Well, if you'd like to move to Sweden or New Zealand instead, go right ahead. Nobody's forcing you to stay in a country that wants to celebrate Christmas, and nobody's forcing you to move to a country that saws your head off for not celebrating Ramadan. All we're saying is that America celebrates Christmas, and if that bothers people maybe they'd be happier somewhere else. No accounting for taste, you know. If people want to pay European taxes and enjoy staggering unemployment rates, nobody here's going to stop them from leaving. You can even stay, if you want, but don't think you can tread on my rights. It's a free country for both of us, and if you leftists can win an election and command a majority, you can call the shots. Until then, we're in charge.
12.14.2005 4:58pm
Clayton E. Cramer (mail) (www):
Colin writes:


Except, of course, that the policy in question applied to all religious jewelry, not just crosses. So it's hardly "persecuting" Christians.
Yeah, just like the laws passed in Poland regulating how meat was slaughtered applied to everyone--that they just happened to primarily impact kosher meat preparation was just a coincidence. :-)


And, of course, the ACLU didn't have anything to do with the case, much less make "vigorous attempts to suppress Christianity on all public property."
I was specific that the problem is the "chilling effect" that ACLU suits have had because they create a perception in bureaucrats that any expression of religion in a public place is suspect.
12.14.2005 5:20pm
Colin:
"The difference, though, is that unlike those left-wing conspiracy theory fantasies and slanders, the threat to Christianity itself in America is very real. It's going on all around us."

Except that no one can provide any examples, except Exhibit A: Christianity isn't given a privileged position and the force of law, nor is it supported by public tax dollars. I still don't see how that's a threat to Christianity. Why will the faith wither and die if it's not allowed to bang the gavel?

"If you tuned in to Bill O'Reilly to get the facts..."

Gosh, there are so many rejoinders to that phrase. So many. This is what I settled on: "Wait, which do you want me to do? Tune into Bill O'Reilly or get the facts?"

I don't get my facts from media pundits. I respectfully recommend that you look elsewhere as well, in order to broaden your perspective.
12.14.2005 5:28pm
Clayton E. Cramer (mail) (www):

Except that no one can provide any examples, except Exhibit A: Christianity isn't given a privileged position and the force of law, nor is it supported by public tax dollars. I still don't see how that's a threat to Christianity. Why will the faith wither and die if it's not allowed to bang the gavel?
You've already responded to one of those examples: a woman in trouble for wearing a cross at work in a public place. The courts finally put a stop to this, but think of all the occasions when someone just shuts up and goes along?

I've given several examples of where the ACLU's efforts have generated such fear among school administrators that actions that are CLEARLY protected under freedom of religion are called "illegal" by teachers.

EXERCISE PROMPT:
Reproduce the passage of the comment thread on Christmas and religion that begins at the words "Except, of course, that" and stops after the words "a coincidence. :-)".

MATERIAL:
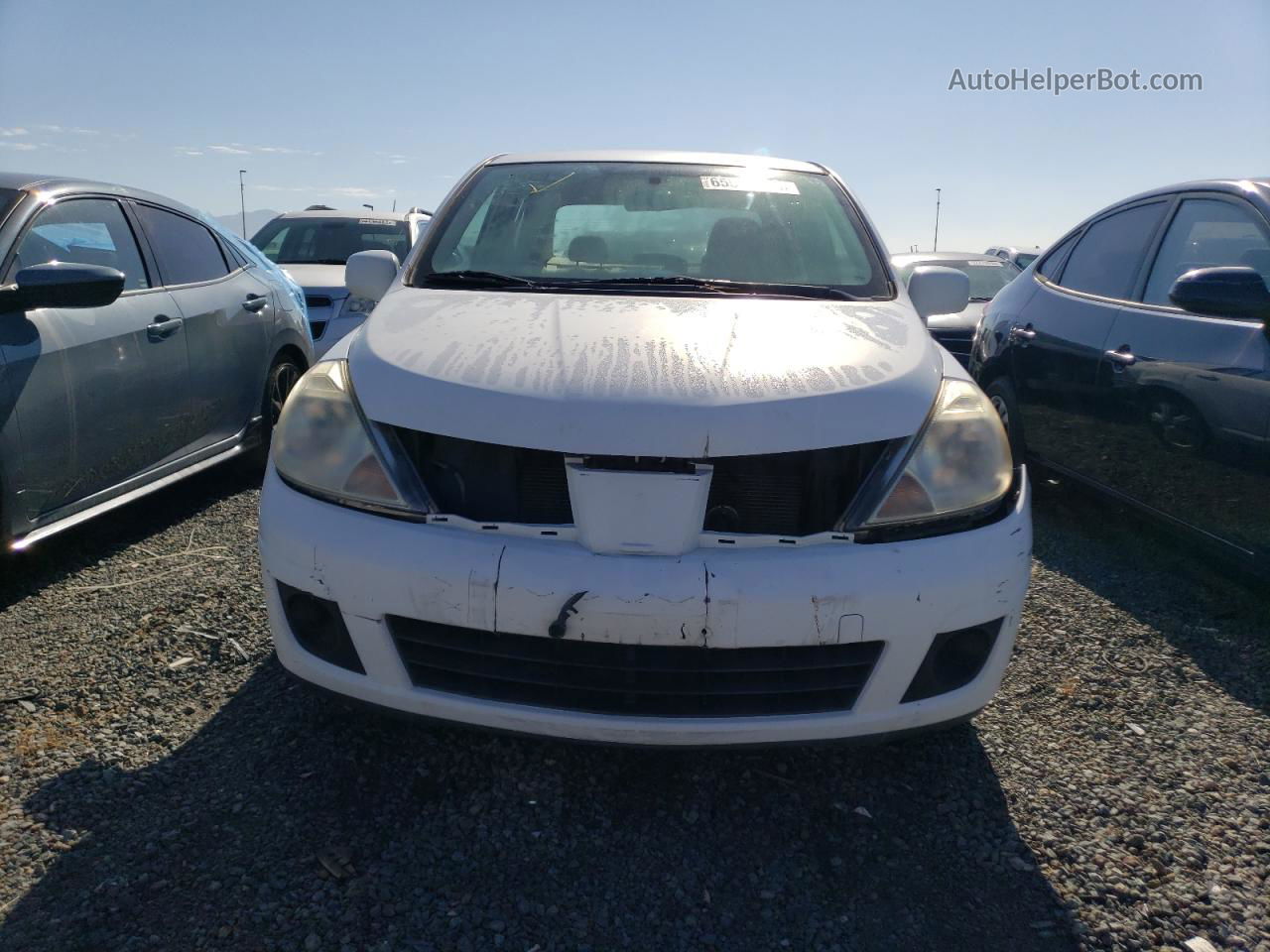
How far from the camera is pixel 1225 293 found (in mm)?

==

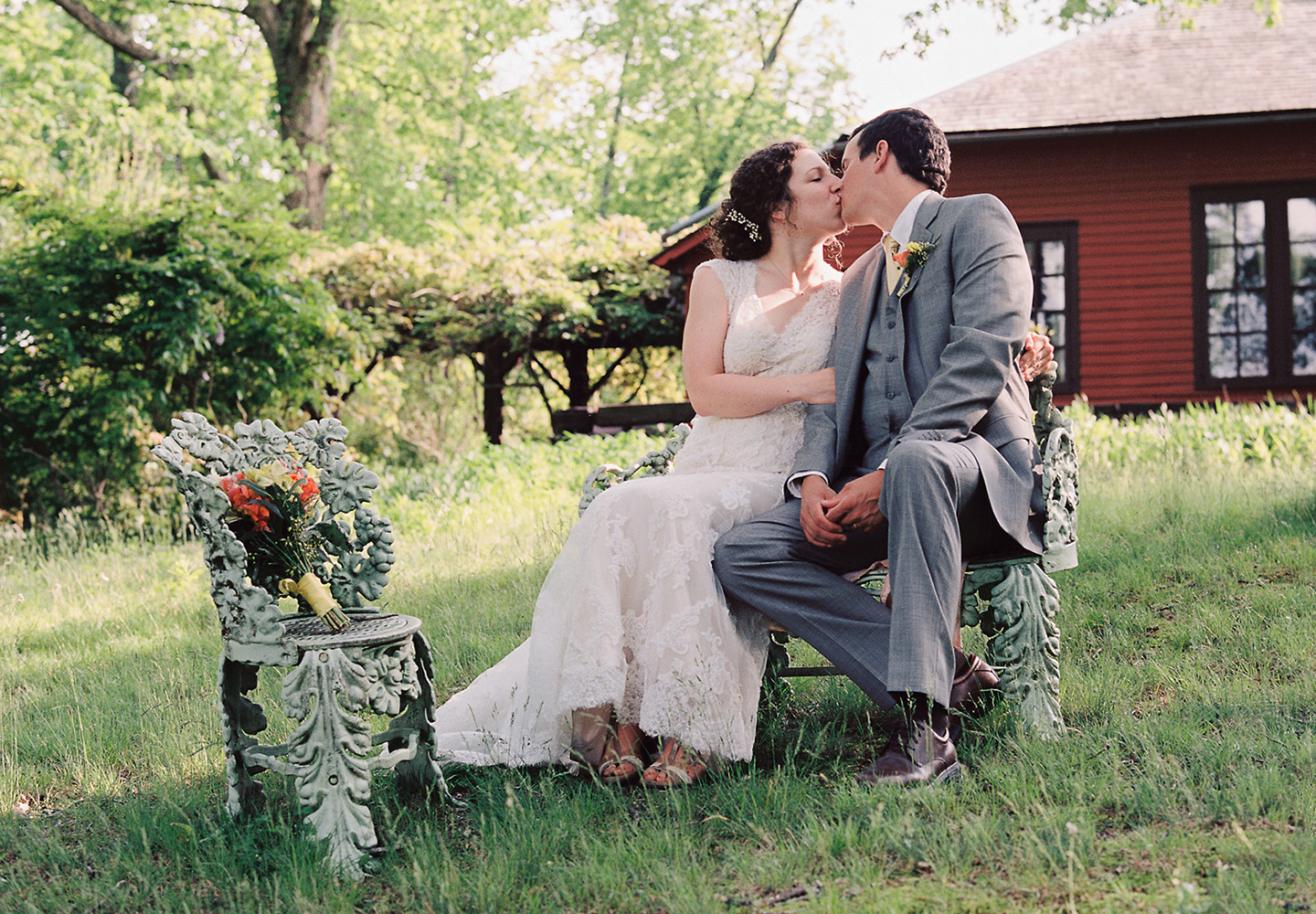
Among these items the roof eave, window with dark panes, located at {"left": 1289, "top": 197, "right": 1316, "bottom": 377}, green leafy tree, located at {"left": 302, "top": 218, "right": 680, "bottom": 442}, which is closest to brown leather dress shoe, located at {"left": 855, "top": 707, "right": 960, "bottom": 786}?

SOLVED EXERCISE:
Except, of course, that the policy in question applied to all religious jewelry, not just crosses. So it's hardly "persecuting" Christians.
Yeah, just like the laws passed in Poland regulating how meat was slaughtered applied to everyone--that they just happened to primarily impact kosher meat preparation was just a coincidence. :-)